There is no reason why you cannot still have a perfectly presentable "Madama Butterfly," even if you don't have a Callas as a Butterfly or a Caruso as a Lieutenant Pinkerton.
Saturday afternoon matinee at the Kennedy Center - with decidely lesser performers in those leading roles - was, nonetheless, well worth the time spent.
You begin to concentrate on beauties that go unnoticed when this fragile, and flawed, work is dominated by vocal virtuosos.
The most conspicuous pleasure on Saturday was the subtlety of the orchestra. One doesn't hear much about this, because there is a tendency to think of Puccini as a singer's composer, and indeed few have ever created for the voice with more craft.
But, just as in "Boheme," the refinement of the orchestra - in terms of sheer sound - is something at which to marvel.

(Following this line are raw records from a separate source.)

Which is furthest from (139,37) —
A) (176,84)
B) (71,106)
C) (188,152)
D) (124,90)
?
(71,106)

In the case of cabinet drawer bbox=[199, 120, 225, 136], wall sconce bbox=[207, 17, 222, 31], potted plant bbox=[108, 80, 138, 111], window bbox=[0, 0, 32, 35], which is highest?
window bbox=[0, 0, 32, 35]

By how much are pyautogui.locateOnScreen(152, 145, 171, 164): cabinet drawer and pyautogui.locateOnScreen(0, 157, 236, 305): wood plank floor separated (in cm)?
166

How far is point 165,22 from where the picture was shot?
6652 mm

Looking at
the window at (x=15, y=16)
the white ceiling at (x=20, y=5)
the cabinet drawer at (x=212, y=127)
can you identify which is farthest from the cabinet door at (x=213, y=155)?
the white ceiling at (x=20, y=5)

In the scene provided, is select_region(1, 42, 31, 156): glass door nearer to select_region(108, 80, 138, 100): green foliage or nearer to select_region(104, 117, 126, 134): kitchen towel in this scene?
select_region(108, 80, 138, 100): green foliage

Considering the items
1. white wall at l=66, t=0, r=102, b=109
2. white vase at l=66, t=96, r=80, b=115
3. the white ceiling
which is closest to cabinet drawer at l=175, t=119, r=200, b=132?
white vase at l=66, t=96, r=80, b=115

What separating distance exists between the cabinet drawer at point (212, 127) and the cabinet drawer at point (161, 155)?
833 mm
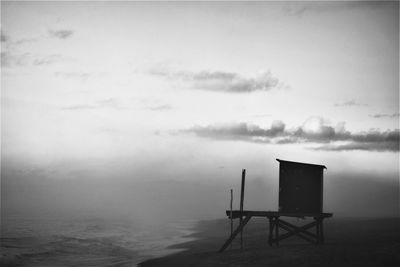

Take, for instance, the serene end of the second act, with its offstage women's chorus, its delicate instrumental pinpoints and its mood of innocence and protection from the impending disasters of life.
Imre Pallop a conductor who has demonstrated her before that he is a young person to watch, made the most of all this. At his disposal was the City Opera's orchestra, in general one section one would have to go farther that in praise.
There were other compensations. More conspicuous than usual was the lyric eloquence of the music that Puccini wrote for Sharpless, the American consul in Nagasaki and the sort of nonmelodramatic figure you might have expected Puccini to make perfunctory. Baritone Dominic Cossa provided the dramatic high point of the afternoon in this role - both as singer and actor. In the duet with Butterfly, where Sharpless tries to tell her the marriage with Pinkerton is a charade that main baritone theme is Puccini at his best.
Otherwise he fails to sustain consistent levels of melodic strength as in, say, "Tosca's second act.
Esther Hinds as Butterfly and Enrico di Giuseppe as Pinkerton were quite competent in their ways. But, for me "Butterfly" is an opera that needs brilliant singing to overcome its flaws.
After the performance, to be repeated this Saturday, I played the Callas Butterfly, just to protect against being too far off base.
And just listen, at that most famous moment in "Butterfly," to what she does with the word "morir" (to die) in the aria "Unbel di." The death of an innocent is what the opera is all about, and Callas really lets you know it.